I have the impression that manpower for Italy is too low. I started having serious problems after but an year of war, to the point that I couldn't build any new divisions and I stopped to 52-53... I'd say this to be wanted an effect, but Austria and Germany in the same period seemed not to have such a problem, having huges armies (Germany had more than 150 divisions).
:confused:
 
and how many of them were at full strength, and were deployed at the same time?
 
Hurin said:
...By the way, Italy had more than 150 infantry divisions in 1918.

Are you sure? According to the widely acclaimed, yet uninspiring World War I Databook, Italy formed seventy-two infantry divisions and four cavalry divisions throughout the entire conflict...
 
Shadow Knight said:
and how many of them were at full strength, and were deployed at the same time?

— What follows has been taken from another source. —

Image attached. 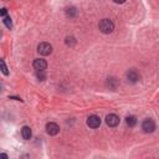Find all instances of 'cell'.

The 150 divisions were deployed alltogether during the battle of Vittorio Veneto (November 1918). I don't know their organics, but even if they were down to 70%, it is always considerably more manpower than that of TGW.
 
The allied forces on the Italian Front on 23 October 1918 comprised:
51 Italian divisions
3 British divisions
2 French divisions
1 Czech division
7,720 guns
600 aircraft.

Italy had 2,274,000 men under arms at the Armistice - almost the same as Austria-Hungary, rather less than France, and half the strength of the German army.
 
StephenT said:
The allied forces on the Italian Front on 23 October 1918 comprised:
51 Italian divisions
3 British divisions
2 French divisions
1 Czech division
7,720 guns
600 aircraft.

Italy had 2,274,000 men under arms at the Armistice - almost the same as Austria-Hungary, rather less than France, and half the strength of the German army.

Ooops! :eek:o My memory faulted! I checked my sources and, yes, 51 divisions is correct, not 150. Then the manpower currently adopted is adeguate.
Sorry for my mistake. :(
 
That's okay Hurin it happens to the best of us.
 
I just noticed this, but why does Shanghai not have any MP? It should have some.
 
ptan54 said:
Damn straight it should. 5?
That's what I was thinking, but your more of an expert on China than I am.
 
Are we agreed on having a US manpower event, similar to the one Belgium has?

This will ensure that, by the time it's 1917, the United States doesn't have an army of 60 million men ready to sit in Albany province doing nearly bugger all.

However, Patch has concluded that a sensible German player would attack the United States in 1914 if it had extensive manpower restrictions, and I know of at least one person who plays the mod as Germany and always does that very thing.

Therefore, I think a compromise might be reasonable, whereby the US is capable of building some extra units, but not to an extent where their army gets too large.

Additionally, does anyone think it reasonable that we simulate the AI event in normal HOI where Southampton province is given to the US (to simulate the buildup before Overlord), except for giving a French province to the US, if it is thought that the US AI will use it to facilitate the AEF?
 
We can only try it and see how it works out.